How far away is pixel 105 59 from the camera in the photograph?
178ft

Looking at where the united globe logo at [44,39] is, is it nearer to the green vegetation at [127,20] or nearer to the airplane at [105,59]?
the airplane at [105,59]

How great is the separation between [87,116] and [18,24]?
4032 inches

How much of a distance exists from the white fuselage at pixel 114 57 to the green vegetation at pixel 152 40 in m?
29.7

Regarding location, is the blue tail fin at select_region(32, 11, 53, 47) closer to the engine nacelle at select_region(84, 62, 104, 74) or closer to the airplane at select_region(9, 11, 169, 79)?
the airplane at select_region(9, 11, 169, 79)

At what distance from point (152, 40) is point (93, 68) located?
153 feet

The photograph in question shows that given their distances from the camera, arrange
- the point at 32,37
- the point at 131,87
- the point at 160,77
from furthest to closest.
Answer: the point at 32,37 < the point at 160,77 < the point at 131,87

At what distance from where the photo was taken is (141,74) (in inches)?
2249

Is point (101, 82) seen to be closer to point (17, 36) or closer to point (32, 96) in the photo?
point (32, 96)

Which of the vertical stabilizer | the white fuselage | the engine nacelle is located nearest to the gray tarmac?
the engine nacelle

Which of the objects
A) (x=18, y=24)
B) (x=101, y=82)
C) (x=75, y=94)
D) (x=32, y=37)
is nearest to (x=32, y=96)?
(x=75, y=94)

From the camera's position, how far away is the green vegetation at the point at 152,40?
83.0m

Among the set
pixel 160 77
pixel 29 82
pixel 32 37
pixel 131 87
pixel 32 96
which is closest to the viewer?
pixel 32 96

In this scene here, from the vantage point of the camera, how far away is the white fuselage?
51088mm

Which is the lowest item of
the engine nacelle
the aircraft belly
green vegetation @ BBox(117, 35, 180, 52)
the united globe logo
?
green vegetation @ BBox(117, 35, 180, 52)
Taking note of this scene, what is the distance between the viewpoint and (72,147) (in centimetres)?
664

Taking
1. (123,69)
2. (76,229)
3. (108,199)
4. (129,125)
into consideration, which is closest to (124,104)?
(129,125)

**What is asked**
Can you give every line of the listing above as a JSON list of strings, one string per line, with the blank lines left out?

**Finished answer**
[
  "How far away is pixel 105 59 from the camera in the photograph?",
  "178ft",
  "Looking at where the united globe logo at [44,39] is, is it nearer to the green vegetation at [127,20] or nearer to the airplane at [105,59]?",
  "the airplane at [105,59]",
  "How great is the separation between [87,116] and [18,24]?",
  "4032 inches",
  "How much of a distance exists from the white fuselage at pixel 114 57 to the green vegetation at pixel 152 40 in m?",
  "29.7",
  "Regarding location, is the blue tail fin at select_region(32, 11, 53, 47) closer to the engine nacelle at select_region(84, 62, 104, 74) or closer to the airplane at select_region(9, 11, 169, 79)?",
  "the airplane at select_region(9, 11, 169, 79)",
  "At what distance from point (152, 40) is point (93, 68) located?",
  "153 feet",
  "The photograph in question shows that given their distances from the camera, arrange",
  "- the point at 32,37",
  "- the point at 131,87",
  "- the point at 160,77",
  "from furthest to closest.",
  "Answer: the point at 32,37 < the point at 160,77 < the point at 131,87",
  "At what distance from where the photo was taken is (141,74) (in inches)?",
  "2249",
  "Is point (101, 82) seen to be closer to point (17, 36) or closer to point (32, 96) in the photo?",
  "point (32, 96)",
  "Which of the vertical stabilizer | the white fuselage | the engine nacelle is located nearest to the gray tarmac?",
  "the engine nacelle",
  "Which of the objects",
  "A) (x=18, y=24)",
  "B) (x=101, y=82)",
  "C) (x=75, y=94)",
  "D) (x=32, y=37)",
  "is nearest to (x=32, y=96)?",
  "(x=75, y=94)",
  "From the camera's position, how far away is the green vegetation at the point at 152,40?",
  "83.0m",
  "Among the set",
  "pixel 160 77",
  "pixel 29 82",
  "pixel 32 37",
  "pixel 131 87",
  "pixel 32 96",
  "which is closest to the viewer?",
  "pixel 32 96",
  "In this scene here, from the vantage point of the camera, how far away is the white fuselage?",
  "51088mm",
  "Which is the lowest item of",
  "the engine nacelle",
  "the aircraft belly",
  "green vegetation @ BBox(117, 35, 180, 52)",
  "the united globe logo",
  "?",
  "green vegetation @ BBox(117, 35, 180, 52)",
  "Taking note of this scene, what is the distance between the viewpoint and (72,147) (in centimetres)?",
  "664",
  "Taking",
  "1. (123,69)",
  "2. (76,229)",
  "3. (108,199)",
  "4. (129,125)",
  "into consideration, which is closest to (124,104)?",
  "(129,125)"
]